Description of the task: Among the entries below, only the lines from the one with "Il matrimonio di" through the one with "super stuffed taco business card" are to be retyped, exactly and without pictures.

Source data:
▬▬▬▬▬▬
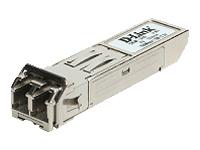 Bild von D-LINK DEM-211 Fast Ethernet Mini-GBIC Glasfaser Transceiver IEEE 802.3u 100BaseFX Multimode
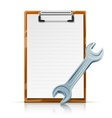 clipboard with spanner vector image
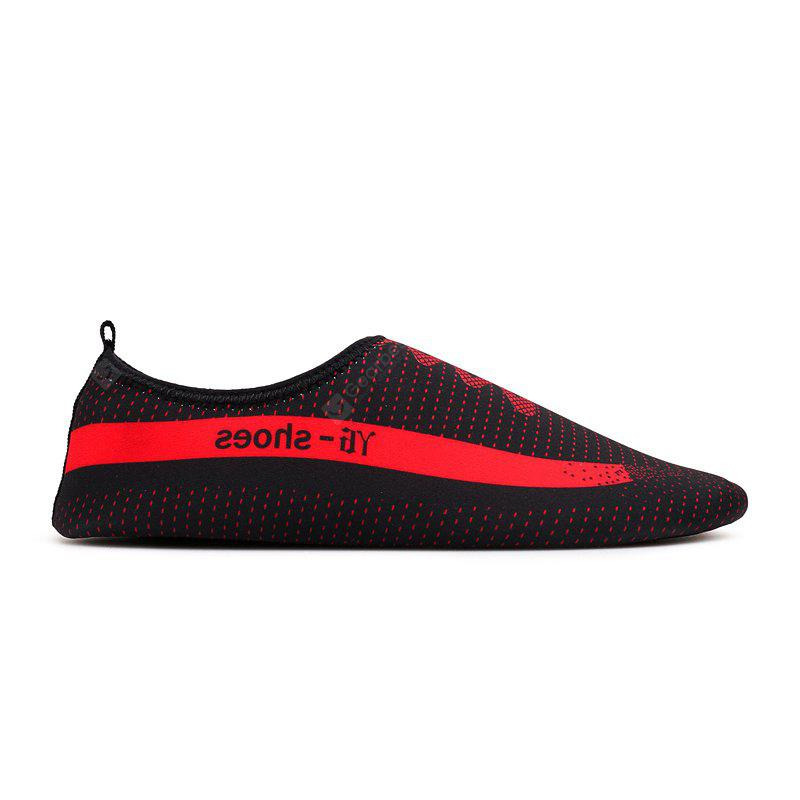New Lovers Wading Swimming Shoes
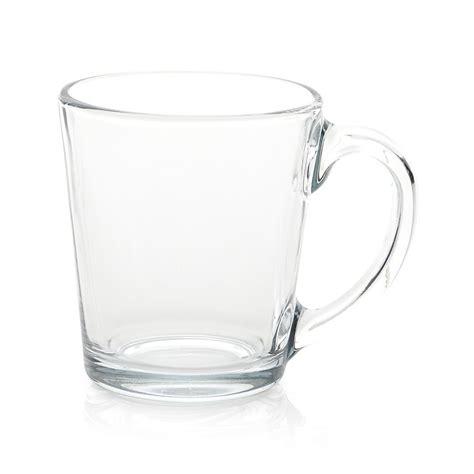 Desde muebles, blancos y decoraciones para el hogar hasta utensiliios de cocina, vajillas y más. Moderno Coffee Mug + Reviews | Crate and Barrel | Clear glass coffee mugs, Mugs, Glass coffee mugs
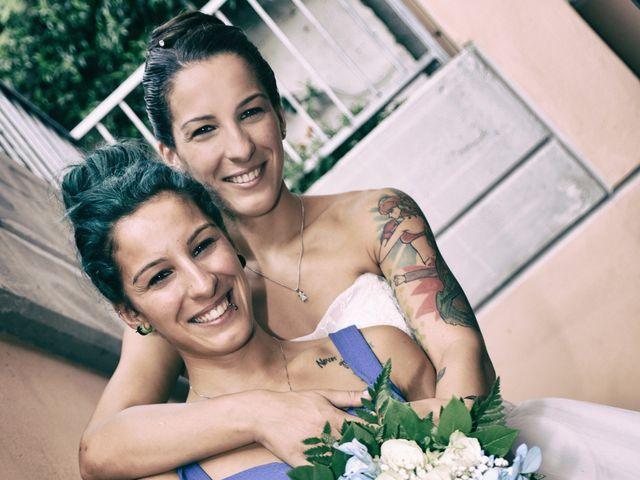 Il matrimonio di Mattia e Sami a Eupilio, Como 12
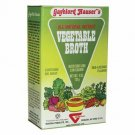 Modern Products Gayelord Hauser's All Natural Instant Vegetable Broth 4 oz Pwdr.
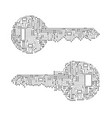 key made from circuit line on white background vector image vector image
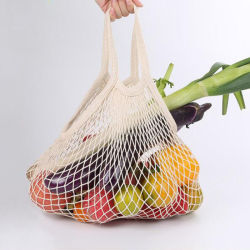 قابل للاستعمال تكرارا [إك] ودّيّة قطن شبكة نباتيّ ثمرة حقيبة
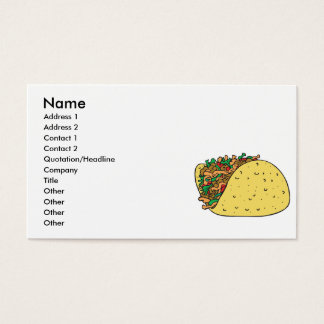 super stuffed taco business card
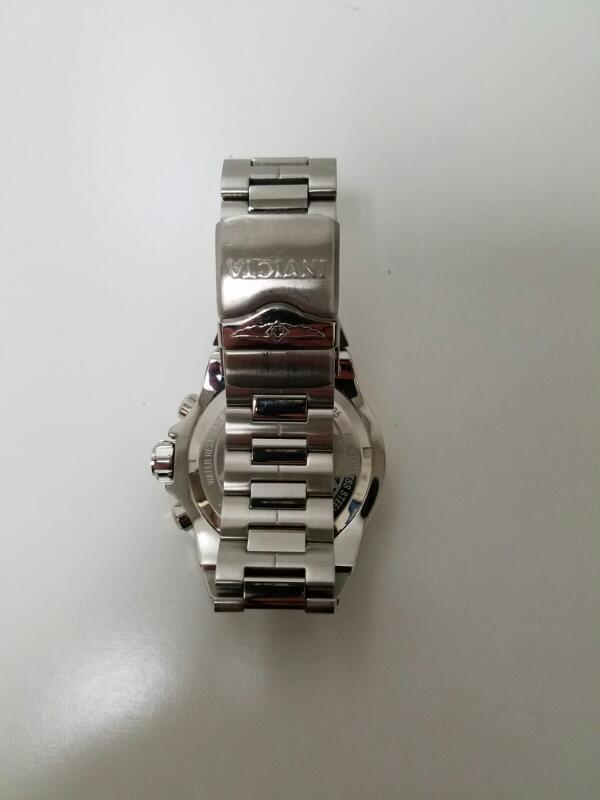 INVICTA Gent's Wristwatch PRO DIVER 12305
▬▬▬▬▬▬
Completed exercise:
 Il matrimonio di Mattia e Sami a Eupilio, Como 12
 Modern Products Gayelord Hauser's All Natural Instant Vegetable Broth 4 oz Pwdr.
 key made from circuit line on white background vector image vector image
 قابل للاستعمال تكرارا [إك] ودّيّة قطن شبكة نباتيّ ثمرة حقيبة
 super stuffed taco business card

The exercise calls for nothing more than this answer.